> [DO THIS] Could you copy the material from the line containing "This scene illustrates" through the end, changing "litter bin" to "trash can" and leaving everything else the same?

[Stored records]
********************

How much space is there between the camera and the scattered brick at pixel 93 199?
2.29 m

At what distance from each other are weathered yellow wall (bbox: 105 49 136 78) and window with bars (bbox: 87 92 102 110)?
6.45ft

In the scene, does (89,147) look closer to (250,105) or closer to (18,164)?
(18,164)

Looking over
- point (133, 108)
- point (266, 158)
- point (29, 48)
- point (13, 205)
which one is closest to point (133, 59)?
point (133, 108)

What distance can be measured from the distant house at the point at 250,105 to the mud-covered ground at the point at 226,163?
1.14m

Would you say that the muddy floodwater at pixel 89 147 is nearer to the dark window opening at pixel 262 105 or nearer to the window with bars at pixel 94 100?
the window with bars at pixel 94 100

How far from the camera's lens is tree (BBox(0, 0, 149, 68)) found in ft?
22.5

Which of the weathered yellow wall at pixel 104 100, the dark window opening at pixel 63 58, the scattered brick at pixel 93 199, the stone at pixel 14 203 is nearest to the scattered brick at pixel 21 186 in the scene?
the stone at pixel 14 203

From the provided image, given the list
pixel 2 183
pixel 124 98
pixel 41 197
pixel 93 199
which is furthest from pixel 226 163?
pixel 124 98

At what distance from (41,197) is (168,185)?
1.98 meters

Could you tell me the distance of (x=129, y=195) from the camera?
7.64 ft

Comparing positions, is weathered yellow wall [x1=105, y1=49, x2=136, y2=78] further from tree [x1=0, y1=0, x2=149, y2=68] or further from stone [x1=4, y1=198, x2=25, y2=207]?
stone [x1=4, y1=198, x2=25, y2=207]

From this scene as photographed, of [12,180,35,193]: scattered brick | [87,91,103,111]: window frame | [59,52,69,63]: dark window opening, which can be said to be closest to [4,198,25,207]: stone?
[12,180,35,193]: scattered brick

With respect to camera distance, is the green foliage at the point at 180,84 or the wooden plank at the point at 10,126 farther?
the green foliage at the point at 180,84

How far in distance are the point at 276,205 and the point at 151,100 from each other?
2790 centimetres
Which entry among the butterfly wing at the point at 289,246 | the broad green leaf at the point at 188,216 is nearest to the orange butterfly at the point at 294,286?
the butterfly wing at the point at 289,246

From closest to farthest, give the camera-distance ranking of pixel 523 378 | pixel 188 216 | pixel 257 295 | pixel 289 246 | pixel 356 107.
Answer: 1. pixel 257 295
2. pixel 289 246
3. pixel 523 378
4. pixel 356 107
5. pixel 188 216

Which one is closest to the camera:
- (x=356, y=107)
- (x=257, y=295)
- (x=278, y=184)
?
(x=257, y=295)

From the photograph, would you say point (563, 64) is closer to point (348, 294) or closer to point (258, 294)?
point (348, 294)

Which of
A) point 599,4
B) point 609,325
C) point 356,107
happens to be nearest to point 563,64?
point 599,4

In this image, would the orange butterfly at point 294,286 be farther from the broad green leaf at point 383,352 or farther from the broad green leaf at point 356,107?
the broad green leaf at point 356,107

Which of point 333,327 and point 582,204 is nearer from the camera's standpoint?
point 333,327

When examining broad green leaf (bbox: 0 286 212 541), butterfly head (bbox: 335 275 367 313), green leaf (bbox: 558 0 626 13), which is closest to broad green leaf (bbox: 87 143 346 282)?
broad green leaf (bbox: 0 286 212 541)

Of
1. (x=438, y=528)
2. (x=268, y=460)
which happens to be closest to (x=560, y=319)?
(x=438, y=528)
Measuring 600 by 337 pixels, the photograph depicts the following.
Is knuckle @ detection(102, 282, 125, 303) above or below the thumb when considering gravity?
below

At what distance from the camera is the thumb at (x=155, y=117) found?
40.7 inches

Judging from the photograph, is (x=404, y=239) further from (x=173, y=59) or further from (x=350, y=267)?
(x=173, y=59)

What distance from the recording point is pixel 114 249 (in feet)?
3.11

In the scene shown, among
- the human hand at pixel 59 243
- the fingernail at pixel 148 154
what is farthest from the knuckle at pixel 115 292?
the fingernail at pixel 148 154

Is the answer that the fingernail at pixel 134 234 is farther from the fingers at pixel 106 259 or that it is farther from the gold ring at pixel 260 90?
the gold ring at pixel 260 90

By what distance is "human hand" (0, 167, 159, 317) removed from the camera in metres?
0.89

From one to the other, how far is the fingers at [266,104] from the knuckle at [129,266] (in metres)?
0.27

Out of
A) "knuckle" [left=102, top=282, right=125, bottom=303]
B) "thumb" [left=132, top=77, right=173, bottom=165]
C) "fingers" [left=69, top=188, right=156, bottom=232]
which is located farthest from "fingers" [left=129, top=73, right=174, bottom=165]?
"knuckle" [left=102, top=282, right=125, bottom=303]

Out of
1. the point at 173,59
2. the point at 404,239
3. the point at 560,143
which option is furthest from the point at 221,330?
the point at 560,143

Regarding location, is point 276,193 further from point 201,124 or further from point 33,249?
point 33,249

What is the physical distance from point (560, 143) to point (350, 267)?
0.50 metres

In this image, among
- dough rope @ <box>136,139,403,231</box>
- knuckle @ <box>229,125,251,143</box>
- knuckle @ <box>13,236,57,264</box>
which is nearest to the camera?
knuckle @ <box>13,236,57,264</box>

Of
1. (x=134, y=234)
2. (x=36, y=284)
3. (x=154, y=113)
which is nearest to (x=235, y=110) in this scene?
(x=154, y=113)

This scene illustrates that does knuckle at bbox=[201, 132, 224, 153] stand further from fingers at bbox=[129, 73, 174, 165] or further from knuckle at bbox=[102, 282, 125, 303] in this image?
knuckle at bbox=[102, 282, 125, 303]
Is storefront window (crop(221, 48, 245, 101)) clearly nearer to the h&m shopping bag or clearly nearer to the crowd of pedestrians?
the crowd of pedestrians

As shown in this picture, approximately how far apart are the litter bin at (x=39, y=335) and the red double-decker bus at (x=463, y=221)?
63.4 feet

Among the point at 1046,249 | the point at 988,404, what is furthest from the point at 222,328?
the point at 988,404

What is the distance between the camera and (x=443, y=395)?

********************

> [REPLY]
This scene illustrates that does knuckle at bbox=[201, 132, 224, 153] stand further from fingers at bbox=[129, 73, 174, 165] or further from knuckle at bbox=[102, 282, 125, 303] in this image?
knuckle at bbox=[102, 282, 125, 303]
Is storefront window (crop(221, 48, 245, 101)) clearly nearer to the h&m shopping bag or clearly nearer to the crowd of pedestrians?
the crowd of pedestrians

As shown in this picture, approximately how far apart are the trash can at (x=39, y=335) and the red double-decker bus at (x=463, y=221)?
63.4 feet

Among the point at 1046,249 | the point at 988,404, what is furthest from the point at 222,328?
the point at 988,404

What is the distance between the camera and (x=443, y=395)?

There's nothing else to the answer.